- Production growth will be key to determining how loose balances are this injection season. Early guidance from producers is indicating decreased Capex. While EQT and Gulfport have indicated minimal sequential gains and reduced Capex, compared to combined growth near 0.8 bcf/d y/y last year, SWN and Cabot are in the driver’s seat and calling for 1.0 bcf/d y/y gains based on guidance.
- Producers remain well hedged. The private producers’ permitting and rig activity we track indicated an ability to ramp up supply this injection season. Even if we assume that the level of production in December 2018 holds through every month of the injection season (i.e. no more sequential growth after freeze-off and operational issue recovery), we would still anticipate 5.3 bcf/d y/y of growth in domestic production. Consequently, anything other than largescale growth is unlikely. Given what we know just of the Appalachian producers’ guidance (without even accounting for private producers and gains from associated production), sequential growth is expected, though should not have the same momentum as in summer 2018, when Lower 48 m/m gains were near 1 bcf/d.
- Outside of weather risks, which could produce a massive swing, infrastructure timing is another major concern. The delays to LNG trains starting up at Cameron, which we had expected, have been confirmed. Demand growth from Mexico will be limited following confirmation of yet another delay to the Sur de Texas-Tuxpan gas pipeline. The delay, from Q1 19 to Q2 19, is likely due to the permitting issues reported by SENER on 20 February, though that pipe is mechanically complete on both sides of the US–Mexican border. However, even with these delays, structural US gas demand could potentially grow by over 3.0 bcf/d y/y over the injection season, largely accounted for by demand for LNG feedgas.
- Given our view on the potential for weakness in polyethylene prices in H2 19, an easing of industrial sector demand is a major risk to our total demand numbers. However, the downside risk could amount to around 0.2–0.3 bcf/d, so the impact is tangible but not major.
Storage and price outlook
- Sentiment is centred on a fairly bearish view of the injection season. However, our view of an end-October carryout near 3.37 tcf is far more constructive for price. Our balances are at a critical balancing point, as they were this time last year. If demand is too strong, inventories will appear too low, while low demand will make balances appear too loose. On the supply side, the potential risks this injection season include an extension of growth momentum post freeze-off recovery and from other recent pipeline operational issues. However, a critical mass of producers could prove truly disciplined and growth could come in weaker than our 7.2 bcf/d assumption. Weather risk is an issue as a repeat of summer 2018’s heat would add 2.0 bcf/d to demand, taking the end-October carryout to 3.15 tcf.

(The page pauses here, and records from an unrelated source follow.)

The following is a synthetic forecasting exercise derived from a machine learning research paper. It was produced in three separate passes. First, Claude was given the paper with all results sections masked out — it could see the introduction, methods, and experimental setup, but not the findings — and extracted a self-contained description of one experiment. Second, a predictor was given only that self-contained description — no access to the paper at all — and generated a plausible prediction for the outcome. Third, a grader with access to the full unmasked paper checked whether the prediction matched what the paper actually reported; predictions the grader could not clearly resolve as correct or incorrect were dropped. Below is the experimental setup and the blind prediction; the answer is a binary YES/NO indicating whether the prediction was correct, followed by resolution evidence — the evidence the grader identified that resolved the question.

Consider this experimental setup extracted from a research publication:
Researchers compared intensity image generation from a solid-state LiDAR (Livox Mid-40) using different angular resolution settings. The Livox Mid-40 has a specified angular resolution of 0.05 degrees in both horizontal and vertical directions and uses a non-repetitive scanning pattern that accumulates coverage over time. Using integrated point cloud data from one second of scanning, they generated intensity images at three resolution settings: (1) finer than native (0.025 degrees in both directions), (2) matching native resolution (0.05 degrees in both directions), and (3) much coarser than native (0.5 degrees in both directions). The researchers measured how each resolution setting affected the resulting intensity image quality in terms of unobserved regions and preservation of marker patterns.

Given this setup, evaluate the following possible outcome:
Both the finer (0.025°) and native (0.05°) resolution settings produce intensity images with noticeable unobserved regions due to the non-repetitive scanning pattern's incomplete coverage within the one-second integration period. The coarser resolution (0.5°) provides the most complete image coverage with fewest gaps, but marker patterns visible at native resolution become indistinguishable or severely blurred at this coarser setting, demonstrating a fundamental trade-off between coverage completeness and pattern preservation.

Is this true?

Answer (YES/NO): YES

- Our models suggest that a price of around $2.50/mmbtu would induce an additional 1.0 bcf/d of gas into power demand above our reference case. All else being equal, a sustained price that low over the injection season would translate to a 3.15 tcf end-October carryout—a storage level that we think is too low to merit such price-induced power sector demand. We assume $2.87/mmbtu pricing in the injection season based on 10-year normal weather.